Statistical Models

Mack-Method

The Mack chain ladder method is a statistical method to estimate developmental factors in the chain ladder method. The method assumes the following:

Distinct rows of the array/matrix [math]C_{i,j}[/math] are independent.
[math]\operatorname{E}[C_{i,j+1} | C_{i,0},\ldots,C_{i,j}] = f_j C_{i,j}[/math] with [math]f_j[/math] a constant.
[math]\operatorname{Var}[C_{i,j+1} | C_{i,0},\ldots,C_{i,j}] = \sigma_{j}^2 C_{i,j}[/math] with [math]\sigma_j[/math] a constant.

The goal of the Mack-method is to estimate the factors [math]f_j[/math] using the observable [math]C_{i,j}[/math]. The estimators, denoted [math]\hat{f}_j[/math], then become selected age-to-age factors. The estimators are defined as follows:

[[math]] \begin{equation} \hat{f}_j = \frac{\sum_{i=0}^{I-j}C_{i,j+1}}{\sum_{i=0}^{I-j}C_{i,j}}. \end{equation} [[/math]]

They have the following desirable properties:

Proposition (properties of estimators [math]\hat{f}_j[/math])

[math]\hat{f_j}[/math] is an unbiased estimator for [math]f_j[/math]: [math]\operatorname{E}[\hat{f_j}] = f_j[/math].
The estimator [math]\hat{f_j}[/math] is a minimum variance estimator in the following sense:
[[math]] \hat{f_j} = \underset{X \in S_j}{\operatorname{argmin}} \operatorname{Var}[ X | A_j ],\, S_j = \{\sum_{i=0}^{I-j}w_i C_{i,j+1}/C_{i,j} | \sum_{i=0}^{I-j}w_i = 1\} [[/math]]
with [math]A_j = \cup_{i=0}^{I-j}\{C_{i,0},\ldots,C_{i,j}\} [/math] the claims information contained in the first [math]j[/math] periods.

Show Proof

We first prove an intermediate result. Suppose [math]X_1,\ldots,X_n[/math] is a sequence of uncorrelated random variables.
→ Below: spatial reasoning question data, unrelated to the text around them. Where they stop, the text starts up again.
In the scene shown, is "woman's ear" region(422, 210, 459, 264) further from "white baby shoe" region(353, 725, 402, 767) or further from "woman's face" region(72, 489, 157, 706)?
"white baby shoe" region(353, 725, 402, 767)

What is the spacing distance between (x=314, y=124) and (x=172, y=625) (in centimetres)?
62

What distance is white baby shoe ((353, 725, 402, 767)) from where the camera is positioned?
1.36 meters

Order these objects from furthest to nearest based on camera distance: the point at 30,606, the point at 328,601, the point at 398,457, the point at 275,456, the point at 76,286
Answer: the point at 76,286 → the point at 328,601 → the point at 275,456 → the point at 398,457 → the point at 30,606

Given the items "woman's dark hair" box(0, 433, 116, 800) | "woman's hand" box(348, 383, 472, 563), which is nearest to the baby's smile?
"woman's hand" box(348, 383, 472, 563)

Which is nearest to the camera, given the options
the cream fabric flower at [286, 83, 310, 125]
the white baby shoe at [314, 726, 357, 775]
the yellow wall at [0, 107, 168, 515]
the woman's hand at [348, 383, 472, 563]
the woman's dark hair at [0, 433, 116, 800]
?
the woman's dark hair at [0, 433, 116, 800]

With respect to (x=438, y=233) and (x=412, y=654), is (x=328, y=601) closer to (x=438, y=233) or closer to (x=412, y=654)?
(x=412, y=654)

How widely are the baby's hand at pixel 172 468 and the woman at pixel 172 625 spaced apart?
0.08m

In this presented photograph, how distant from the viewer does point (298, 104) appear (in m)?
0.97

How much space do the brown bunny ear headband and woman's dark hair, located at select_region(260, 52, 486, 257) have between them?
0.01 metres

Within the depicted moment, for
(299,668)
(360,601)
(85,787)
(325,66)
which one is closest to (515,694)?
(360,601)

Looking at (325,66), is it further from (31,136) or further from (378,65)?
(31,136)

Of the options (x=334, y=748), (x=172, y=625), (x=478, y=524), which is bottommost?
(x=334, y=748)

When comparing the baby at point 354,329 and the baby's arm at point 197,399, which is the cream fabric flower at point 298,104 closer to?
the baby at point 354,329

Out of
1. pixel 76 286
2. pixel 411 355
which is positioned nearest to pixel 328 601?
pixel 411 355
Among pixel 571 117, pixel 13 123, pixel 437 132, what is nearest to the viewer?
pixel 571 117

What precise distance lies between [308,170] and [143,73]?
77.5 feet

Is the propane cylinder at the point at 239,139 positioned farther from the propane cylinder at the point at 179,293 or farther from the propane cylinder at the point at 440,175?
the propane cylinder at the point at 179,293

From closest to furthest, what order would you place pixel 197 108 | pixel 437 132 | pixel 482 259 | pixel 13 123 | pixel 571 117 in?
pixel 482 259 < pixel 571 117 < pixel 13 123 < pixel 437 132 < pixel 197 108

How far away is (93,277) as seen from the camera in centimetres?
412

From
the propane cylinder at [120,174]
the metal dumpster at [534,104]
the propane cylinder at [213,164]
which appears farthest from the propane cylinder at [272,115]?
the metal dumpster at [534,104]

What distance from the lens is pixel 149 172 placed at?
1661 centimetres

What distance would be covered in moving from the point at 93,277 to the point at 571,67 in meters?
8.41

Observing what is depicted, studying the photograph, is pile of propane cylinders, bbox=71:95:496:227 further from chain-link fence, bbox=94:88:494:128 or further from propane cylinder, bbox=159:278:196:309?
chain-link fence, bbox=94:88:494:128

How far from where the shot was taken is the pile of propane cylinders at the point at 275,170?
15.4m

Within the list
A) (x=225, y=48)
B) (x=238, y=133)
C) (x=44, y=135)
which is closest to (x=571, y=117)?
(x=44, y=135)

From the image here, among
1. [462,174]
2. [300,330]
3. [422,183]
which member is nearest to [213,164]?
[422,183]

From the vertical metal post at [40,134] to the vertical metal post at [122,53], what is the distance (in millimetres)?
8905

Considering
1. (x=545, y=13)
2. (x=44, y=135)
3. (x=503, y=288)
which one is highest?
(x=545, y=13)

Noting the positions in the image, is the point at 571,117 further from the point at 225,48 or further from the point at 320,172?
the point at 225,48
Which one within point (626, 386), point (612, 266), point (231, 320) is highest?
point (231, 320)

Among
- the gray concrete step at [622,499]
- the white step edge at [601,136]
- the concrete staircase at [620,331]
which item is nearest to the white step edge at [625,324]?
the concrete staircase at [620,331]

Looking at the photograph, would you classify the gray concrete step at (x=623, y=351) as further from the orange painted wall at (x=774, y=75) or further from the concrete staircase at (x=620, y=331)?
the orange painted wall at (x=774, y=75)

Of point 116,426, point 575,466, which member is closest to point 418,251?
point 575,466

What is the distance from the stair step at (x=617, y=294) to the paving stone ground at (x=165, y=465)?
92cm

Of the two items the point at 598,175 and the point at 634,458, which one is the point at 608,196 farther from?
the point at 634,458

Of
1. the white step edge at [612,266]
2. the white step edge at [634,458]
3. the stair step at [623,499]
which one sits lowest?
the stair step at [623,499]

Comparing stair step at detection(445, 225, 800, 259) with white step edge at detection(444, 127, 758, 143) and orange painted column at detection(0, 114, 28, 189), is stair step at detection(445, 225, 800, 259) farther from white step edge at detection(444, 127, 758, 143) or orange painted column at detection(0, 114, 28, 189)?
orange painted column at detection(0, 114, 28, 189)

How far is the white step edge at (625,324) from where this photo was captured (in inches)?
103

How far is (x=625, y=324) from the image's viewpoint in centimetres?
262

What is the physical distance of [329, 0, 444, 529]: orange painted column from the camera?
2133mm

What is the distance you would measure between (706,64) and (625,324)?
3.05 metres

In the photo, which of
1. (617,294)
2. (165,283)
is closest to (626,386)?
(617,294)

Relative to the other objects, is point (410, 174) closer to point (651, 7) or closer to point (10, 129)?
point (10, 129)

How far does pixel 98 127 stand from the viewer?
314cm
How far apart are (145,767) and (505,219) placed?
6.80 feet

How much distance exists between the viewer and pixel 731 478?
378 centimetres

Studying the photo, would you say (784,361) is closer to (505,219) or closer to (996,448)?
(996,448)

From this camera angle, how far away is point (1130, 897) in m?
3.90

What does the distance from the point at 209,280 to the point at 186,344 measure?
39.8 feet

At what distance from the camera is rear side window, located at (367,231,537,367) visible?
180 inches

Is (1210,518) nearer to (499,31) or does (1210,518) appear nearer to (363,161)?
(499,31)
Among all the convex linear combinations [math]\sum_{i=1}^n\alpha_iX_i[/math], the variance minimizing combination has coefficients

[[math]] \begin{equation} \label{minvarcor} \alpha_i = \frac{1}{\operatorname{Var}[X_i] \sum_{i=1}^n \operatorname{Var}[X_i]^{-1}}. \end{equation} [[/math]]

The proof of this result is a simple application of the Cauchy-Scharz inequality:

[[math]] \operatorname{Var}[\sum_{i=1}^n\alpha_iX_i] = \sum_{i=1}^n \alpha_i^2 \operatorname{Var}[X_i] \geq \left( \sum_{i=1}^n\operatorname{Var}[X_i]^{-1}\right)^{-1} \sum_{i=1}^n \alpha_i = \left( \sum_{i=1}^n\operatorname{Var}[X_i]^{-1}\right)^{-1} [[/math]]

with equality if and only if \ref{minvarcor} holds. Applying this intermediate result to the independent random variables [math]C_{i,k+1}/C_{i,k} [/math] for [math] i = 0,\ldots,I - k-1[/math] with respect to the conditional variance, we obtain the estimator

[[math]] \begin{align*} \hat{f_{k}} &= \sum_{i=0}^{I - k-1} \frac{C_{i,k+1}/C_{i,k}}{\operatorname{Var}[ C_{i,k+1}/C_{i,k} | C_{i,k}] \sum_{j=0}^{I - k-1} \operatorname{Var}[ C_{j,k+1}/C_{j,k} | C_{j,k}] ^{-1}} \\ &= \sum_{i=0}^{I - k-1} \frac{C_{i,k+1}}{\sum_{j=0}^{I - k-1}C_{j,k}} \\ &= \frac{\sum_{i=0}^{I - k-1}C_{i,k+1}}{\sum_{i=0}^{I - k-1}C_{i,k}} \end{align*} [[/math]]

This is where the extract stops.